Por Ivan Martínez-Vargas 7 de Maio de 2026 👁️ 0 visualizações 💬 0 comentários
Governo e Câmara alinham proposta para reduzir jornada de trabalho para 40 horas

O parecer a ser votado pela comissão especial que debate o fim da escala 6x1 na Câmara deve propor a redução de jornada padrão de trabalho das atuais 44 horas semanais para 40 horas, em linha com o defendido pelo governo Lula, de acordo com pessoas familiarizadas com o assunto ouvidas pela EXAME.

O presidente da Câmara, Hugo Motta (Republicanos-PB), quer colocar o tema em votação no plenário ainda no mês de maio e defendeu publicamente a discussão sobre um modelo de transição para a redução da jornada de trabalho. A proposta do governo é a redução da jornada com aplicação imediata.

O ministro do Trabalho, Luiz Marinho, tem negociado diretamente com o relator da matéria, o deputado Leo Prates (Republicanos-BA) e com o presidente da Câmara, Hugo Motta (Republicanos-PB).

Após ter participado da reunião da comissão na quarta-feira, Marinho compareceu pessoalmente à primeira audiência pública do colegiado, realizada em João Pessoa, reduto eleitoral de Motta. Nas próximas semanas, a comissão também vai realizar reuniões em São Paulo, Porto Alegre e Belo Horizonte.

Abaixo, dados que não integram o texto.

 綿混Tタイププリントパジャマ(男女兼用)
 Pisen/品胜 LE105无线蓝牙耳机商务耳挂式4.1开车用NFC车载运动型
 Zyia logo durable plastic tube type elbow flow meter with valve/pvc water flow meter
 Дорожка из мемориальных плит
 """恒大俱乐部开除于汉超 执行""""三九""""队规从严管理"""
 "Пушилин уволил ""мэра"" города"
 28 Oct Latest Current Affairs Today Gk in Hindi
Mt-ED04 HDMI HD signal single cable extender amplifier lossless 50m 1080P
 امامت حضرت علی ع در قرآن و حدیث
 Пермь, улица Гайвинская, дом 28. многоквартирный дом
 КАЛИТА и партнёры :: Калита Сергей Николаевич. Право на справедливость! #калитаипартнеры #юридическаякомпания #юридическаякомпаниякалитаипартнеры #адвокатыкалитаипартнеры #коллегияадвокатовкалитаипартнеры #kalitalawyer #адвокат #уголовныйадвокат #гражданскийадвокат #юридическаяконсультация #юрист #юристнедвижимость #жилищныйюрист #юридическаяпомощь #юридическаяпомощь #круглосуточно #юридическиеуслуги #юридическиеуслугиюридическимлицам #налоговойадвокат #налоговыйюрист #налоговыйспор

Na reunião na Paraíba, o presidente da Câmara sinalizou que o projeto de lei enviado pelo governo pode ser utilizado para regulamentar a proposta de emenda à Constituição (PEC) a ser votada pela Câmara. Oficialmente, o tema vai ser decidido na semana que vem.

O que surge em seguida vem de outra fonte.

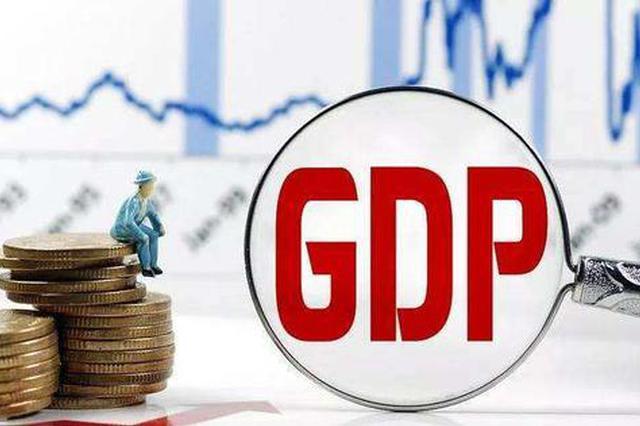 前三季度漳州GDP3405亿元 增长2.8%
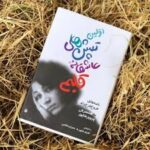 کتاب اولین تپش های عاشقانه قلبم 1340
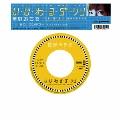 い・じ・わ・る・ダーリン [7inch+CD-R]
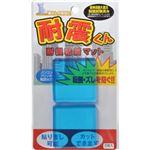 (まとめ買い)耐震くん 耐震粘着マット 2枚入×6セット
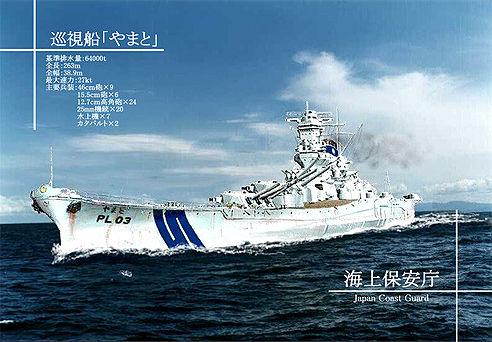 巡視船やまと pl03yamato
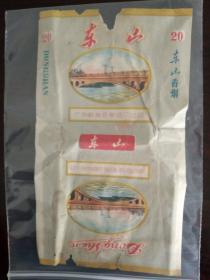 梅州老烟标,东山
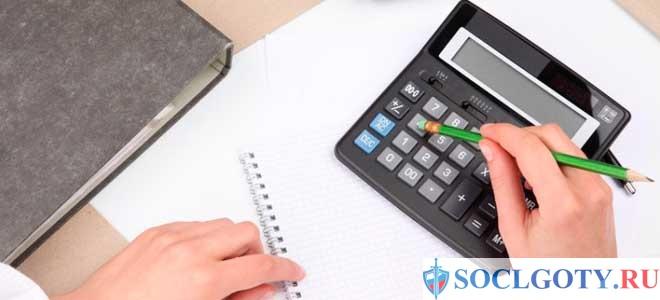 Примеры расчетов компенсации за задержку выплаты зарплаты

A jornalistas, Motta afirmou que tem dito às entidades patronais que não adianta apostar na não votação da PEC.

"Para aqueles que não queiram a mudança, procrastinar talvez seja uma estratégia. Já deixei claro para os setores produtivos. Tenho deixado muito precisa essa informação, que apostar na não votação é a certeza de que eles vão se decepcionar. É muito melhor sentar à mesa e negociar o texto", ressaltou.

6x1: modelo de transição

O presidente da Câmara sinalizou que haverá uma transição.

"Precisamos entender a forma e qual vai ser o modelo de transição. Precisamos ouvir os setores produtivos para que, na particularidade de cada setor, a gente tenha condição de poder trazer o impacto danoso menor possível. Não queremos impactar negativamente absolutamente ninguém", disse.

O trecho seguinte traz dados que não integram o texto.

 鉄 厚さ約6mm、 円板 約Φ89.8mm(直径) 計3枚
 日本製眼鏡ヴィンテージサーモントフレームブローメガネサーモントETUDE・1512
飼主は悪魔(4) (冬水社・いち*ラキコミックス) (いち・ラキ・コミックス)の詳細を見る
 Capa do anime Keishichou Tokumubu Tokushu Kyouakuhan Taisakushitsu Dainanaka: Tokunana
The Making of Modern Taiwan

O presidente da Câmara também rebateu a relação entre a pauta e o período eleitoral.

"É um debate que não foi criado nem inventado porque estamos em ano eleitoral, é uma pauta que já vem de muitos anos. Desde o ano passado, começamos a elencar prioridades. Sinto dentro da Câmara dos Deputados um ambiente muito favorável para a aprovação dessa proposta de emenda à Constituição", afirmou. "Talvez (com) unanimidade."